Best Of, Worst Of... what's the diff?  
This is An Aunt's Life's 2013 year in review!
(Click links for more)

IN MUSIC:
  • Macklemore (and that guy he hangs out with) winning up a storm at this year's awards circuit. The music world was primed and ready for a fresh-voiced M.C. who treasures his thrift shop wares over the other guys' iced-out bling. (Did you catch the E! special featuring another peek at the rapper with the softer side?  In it, Mackelmore treats his future mother-in-law to a surprise home makeover. Adorable!)
  • 2013 was my introduction to the always suave Robin Thicke (Also the world's introduction to Blurred Lines: Cosby Edition.) Hey hey hey!
  • Miley Cyrus helped us all sharpen our comedy skills while she poked out our eyes with her tail bone. Simultaneously, she managed to leave a snail trail of saliva across the nation to which a large enough stockpile of Clorox wipes has not yet been found to reverse the effects. (Maybe they'll work on my eyes, though...)
  • Justin Bieber finally jumped the shark. (Oh great! I just gave him another idea, didn't I?)
  • Jared Leto's (sorry... Thirty Seconds to Mars') cover of Rihanna's "Stay".  A great way to listen to a good Rihanna song without having to actually listen to Rihanna. (Alright, you caught me.
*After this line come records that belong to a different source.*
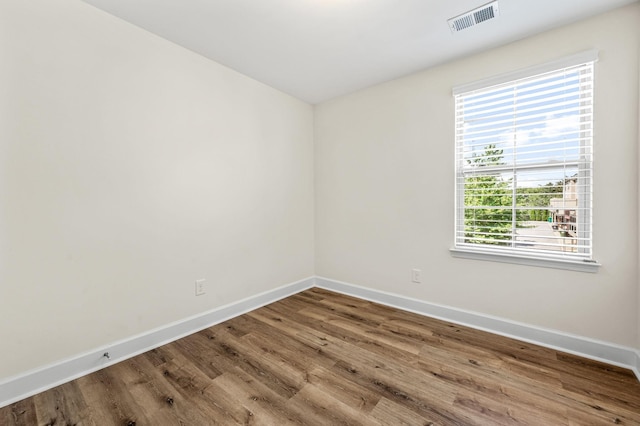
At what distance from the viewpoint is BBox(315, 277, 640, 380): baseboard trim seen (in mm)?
1870

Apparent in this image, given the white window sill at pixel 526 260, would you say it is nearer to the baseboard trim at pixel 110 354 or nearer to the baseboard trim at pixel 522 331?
the baseboard trim at pixel 522 331

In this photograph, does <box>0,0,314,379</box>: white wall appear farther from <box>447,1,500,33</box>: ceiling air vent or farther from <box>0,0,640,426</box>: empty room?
<box>447,1,500,33</box>: ceiling air vent

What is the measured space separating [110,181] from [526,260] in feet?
10.7

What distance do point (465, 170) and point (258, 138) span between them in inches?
83.8

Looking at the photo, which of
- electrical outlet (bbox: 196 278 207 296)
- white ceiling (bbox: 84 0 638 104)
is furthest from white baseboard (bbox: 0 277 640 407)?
white ceiling (bbox: 84 0 638 104)

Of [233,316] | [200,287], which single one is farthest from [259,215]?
[233,316]

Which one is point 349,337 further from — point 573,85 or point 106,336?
point 573,85

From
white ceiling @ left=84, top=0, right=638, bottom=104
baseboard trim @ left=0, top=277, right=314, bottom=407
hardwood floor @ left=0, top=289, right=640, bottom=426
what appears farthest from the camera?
white ceiling @ left=84, top=0, right=638, bottom=104

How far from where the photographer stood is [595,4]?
180 centimetres

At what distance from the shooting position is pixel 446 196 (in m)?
2.59

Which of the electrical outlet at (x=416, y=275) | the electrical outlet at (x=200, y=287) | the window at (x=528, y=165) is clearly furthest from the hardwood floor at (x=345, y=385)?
the window at (x=528, y=165)

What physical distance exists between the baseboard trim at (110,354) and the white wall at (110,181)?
56mm

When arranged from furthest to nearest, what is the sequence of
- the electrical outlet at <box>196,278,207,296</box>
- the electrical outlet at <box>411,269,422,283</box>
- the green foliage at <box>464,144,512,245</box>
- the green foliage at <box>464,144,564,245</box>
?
the electrical outlet at <box>411,269,422,283</box>, the electrical outlet at <box>196,278,207,296</box>, the green foliage at <box>464,144,512,245</box>, the green foliage at <box>464,144,564,245</box>

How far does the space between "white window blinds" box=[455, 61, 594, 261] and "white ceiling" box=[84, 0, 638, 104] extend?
0.42 meters
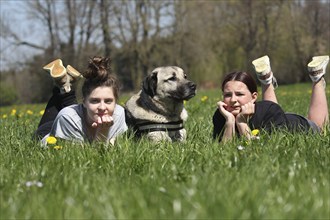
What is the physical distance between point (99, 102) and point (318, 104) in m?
2.98

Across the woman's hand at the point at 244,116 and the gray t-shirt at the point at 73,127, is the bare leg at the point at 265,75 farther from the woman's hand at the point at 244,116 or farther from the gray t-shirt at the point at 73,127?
the gray t-shirt at the point at 73,127

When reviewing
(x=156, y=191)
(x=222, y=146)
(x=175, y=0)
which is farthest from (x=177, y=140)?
(x=175, y=0)

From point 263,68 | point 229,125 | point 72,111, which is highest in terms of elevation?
point 263,68

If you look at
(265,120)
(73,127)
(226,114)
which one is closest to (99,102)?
(73,127)

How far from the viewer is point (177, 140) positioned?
5.41 meters

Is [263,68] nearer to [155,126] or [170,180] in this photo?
[155,126]

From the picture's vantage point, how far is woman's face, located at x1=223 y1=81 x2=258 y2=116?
529cm

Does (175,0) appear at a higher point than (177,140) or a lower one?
higher

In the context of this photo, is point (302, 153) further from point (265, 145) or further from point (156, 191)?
point (156, 191)

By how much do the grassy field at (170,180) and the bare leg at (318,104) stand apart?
6.85ft

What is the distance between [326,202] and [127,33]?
45.3 meters

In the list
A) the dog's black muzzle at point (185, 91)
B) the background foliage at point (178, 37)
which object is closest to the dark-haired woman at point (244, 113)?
the dog's black muzzle at point (185, 91)

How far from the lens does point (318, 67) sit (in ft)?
20.6

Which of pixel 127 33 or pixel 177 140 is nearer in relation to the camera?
pixel 177 140
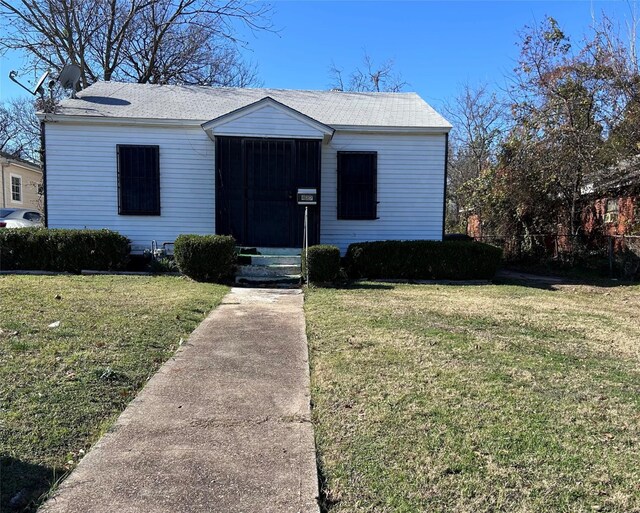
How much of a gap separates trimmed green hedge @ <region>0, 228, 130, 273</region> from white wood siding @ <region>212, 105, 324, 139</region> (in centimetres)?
374

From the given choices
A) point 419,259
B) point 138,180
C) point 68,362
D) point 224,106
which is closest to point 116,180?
point 138,180

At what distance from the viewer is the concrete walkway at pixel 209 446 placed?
2152mm

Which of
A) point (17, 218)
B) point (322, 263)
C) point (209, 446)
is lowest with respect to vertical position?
point (209, 446)

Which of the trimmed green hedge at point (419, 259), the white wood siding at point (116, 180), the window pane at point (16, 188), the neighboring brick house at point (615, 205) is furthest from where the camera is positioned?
the window pane at point (16, 188)

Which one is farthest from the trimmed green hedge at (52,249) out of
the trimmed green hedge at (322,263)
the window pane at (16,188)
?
the window pane at (16,188)

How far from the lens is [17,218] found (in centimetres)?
1566

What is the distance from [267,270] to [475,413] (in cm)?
709

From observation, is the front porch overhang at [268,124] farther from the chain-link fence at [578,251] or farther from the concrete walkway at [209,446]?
the chain-link fence at [578,251]

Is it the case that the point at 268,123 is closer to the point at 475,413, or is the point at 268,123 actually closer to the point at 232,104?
the point at 232,104

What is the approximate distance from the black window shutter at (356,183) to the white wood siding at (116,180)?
3323 mm

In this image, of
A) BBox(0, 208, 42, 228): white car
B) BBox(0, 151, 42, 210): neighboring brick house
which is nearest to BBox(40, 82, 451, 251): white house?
BBox(0, 208, 42, 228): white car

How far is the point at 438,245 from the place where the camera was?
10234 millimetres

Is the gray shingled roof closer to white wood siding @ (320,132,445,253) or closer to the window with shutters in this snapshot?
white wood siding @ (320,132,445,253)

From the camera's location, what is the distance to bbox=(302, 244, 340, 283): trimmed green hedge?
29.4ft
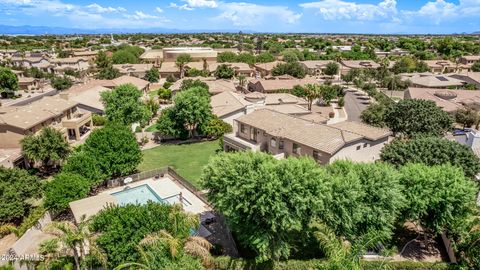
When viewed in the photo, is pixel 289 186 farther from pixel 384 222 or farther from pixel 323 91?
pixel 323 91

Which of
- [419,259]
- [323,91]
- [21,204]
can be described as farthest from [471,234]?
[323,91]

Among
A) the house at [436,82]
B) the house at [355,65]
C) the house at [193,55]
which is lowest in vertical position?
the house at [436,82]

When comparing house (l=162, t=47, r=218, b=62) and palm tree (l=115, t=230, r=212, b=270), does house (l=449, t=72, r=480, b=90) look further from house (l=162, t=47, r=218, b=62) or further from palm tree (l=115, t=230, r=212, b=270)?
palm tree (l=115, t=230, r=212, b=270)

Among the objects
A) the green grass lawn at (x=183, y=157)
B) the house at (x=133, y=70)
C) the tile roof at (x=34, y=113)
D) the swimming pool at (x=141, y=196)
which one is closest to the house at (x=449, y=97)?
the green grass lawn at (x=183, y=157)

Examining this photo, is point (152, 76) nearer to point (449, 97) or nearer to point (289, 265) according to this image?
point (449, 97)

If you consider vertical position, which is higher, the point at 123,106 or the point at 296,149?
the point at 123,106

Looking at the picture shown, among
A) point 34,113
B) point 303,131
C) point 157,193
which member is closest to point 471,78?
point 303,131

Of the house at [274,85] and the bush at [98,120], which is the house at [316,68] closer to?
the house at [274,85]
I liked her version too.)
  • Will.i.am sues Pharrell Williams over his "i am Other" brand. I picture next year's turf battle to be Marshall Mathers vs the "My Name Is" badges at Office Max. Stickers, you're going DOWN!
ON TV:
  • Always late to the party, I finally got into Breaking Bad during its final season. I thought it was on HBO! I don't have HBO! I finished up season five with the rest of the planet (leading into what was, arguably, the best series finale in television history) and I've enjoyed binge-watching its past seasons ever since.  Yes! I fit five seasons of TV-watching into one calendar year. What did you do?
  • After a growing annoyance over the terms "granite countertops" and "stainless steel appliances", I finally managed to find a group of women snobbier than the young housewives on House Hunters. The middle-aged housewives buying vacation homes on House Hunters International! Quit looking for an American kitchen in a non-American home! Like you're really going to be cooking a full Thanksgiving dinner once a week in the Caribbean!
  • Bates Motel was a perfect mesh of creepy, intrigue, drama and fabulous acting. And I don't even like scary stuff!  Catch up on season one before the next season begins in 2014. (P.S. Wahoo to Vera Farmiga and her Emmy nomination!)
  • I got conned into watching David Blaine: Real or Magic? in which he pierced a knitting needle clean through his own tricep and threw up a belly full of water. Thus, answering the title's pressing question.
  • Cell phone advertisers stepped it up a notch this year with hilarious bits from the kiddies pushing AT&T. (In my opinion, the red-headed kid from the turtle one and the young lass whom I'm deemed Werewolf Girl should start traveling with an entourage. Of adoption agents. Because I want to own them!) The James Earl Jones and Malcolm McDowell spots for Sprint also scored big with me. Totes magotes.
  • Glee's farewell to Finn episode nearly killed me. Providing me with instant onset depression and a crying headache that lasted for days!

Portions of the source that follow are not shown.